Question

Using core data, I created a fetch which should always return a single object (based on a specific predicate) but somehow it is returning multiple objects. I'm wondering if there is a flaw in my understanding of how core data predicates/comparisons work.

Overview of relevant part of my model (for an email client)

Entity: Thread
Relevant Attributes: thread.folder, thread.threadId

Entity: Folder
Relevant Attributes: folder.threads, folder.name

In core data, different threads can have the same thread id, but should always have a different folder.

Example: 

Thread 1: thread.threadId = 12345, thread.folder.name = @"inbox"
Thread 2: thread.threadId = 12345, thread.folder.name = @"important"

So, I would assume that if I fetch a thread that has BOTH a threadId of 12345 AND folder.name of "inbox", I should only get 1 thread.

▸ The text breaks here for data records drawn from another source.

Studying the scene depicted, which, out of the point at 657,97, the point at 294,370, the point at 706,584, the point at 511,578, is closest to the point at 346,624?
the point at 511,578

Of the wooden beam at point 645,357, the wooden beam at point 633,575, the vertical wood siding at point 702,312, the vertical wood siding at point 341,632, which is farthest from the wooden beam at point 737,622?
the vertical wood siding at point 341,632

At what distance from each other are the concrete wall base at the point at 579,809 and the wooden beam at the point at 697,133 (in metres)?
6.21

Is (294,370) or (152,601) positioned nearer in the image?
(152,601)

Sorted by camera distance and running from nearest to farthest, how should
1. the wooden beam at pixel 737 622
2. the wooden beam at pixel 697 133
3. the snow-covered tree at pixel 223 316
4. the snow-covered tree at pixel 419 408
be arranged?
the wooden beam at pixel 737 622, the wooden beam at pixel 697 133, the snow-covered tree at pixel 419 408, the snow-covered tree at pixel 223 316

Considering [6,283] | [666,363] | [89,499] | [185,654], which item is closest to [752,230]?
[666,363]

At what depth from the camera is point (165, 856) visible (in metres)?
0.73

But I get 2 in the above circumstance.

Here is how I am fetching from core data:

- (Thread *)threadForFolder:(Folder *)folder threadId:(uint64_t)threadId
{
  NSFetchRequest *request = [[NSFetchRequest alloc] init];
 [request setEntity:[Thread entityDescriptionInManagedObjectContext:self.managedObjectContext]];
 [request setPredicate:[NSPredicate predicateWithFormat:@"threadId == %llu && folder == folder", threadId, folder]];

 NSArray *results = [self.managedObjectContext executeFetchRequest:request error:nil];
 //ARRAY RETURNS TWO VALUES!?

 //...more stuff
}

Why does this not work?

Was it helpful?

Solution

I think you just have a typo. You just say folder == folder instead of using the parameter you are passing in. So of course, folder always equals folder.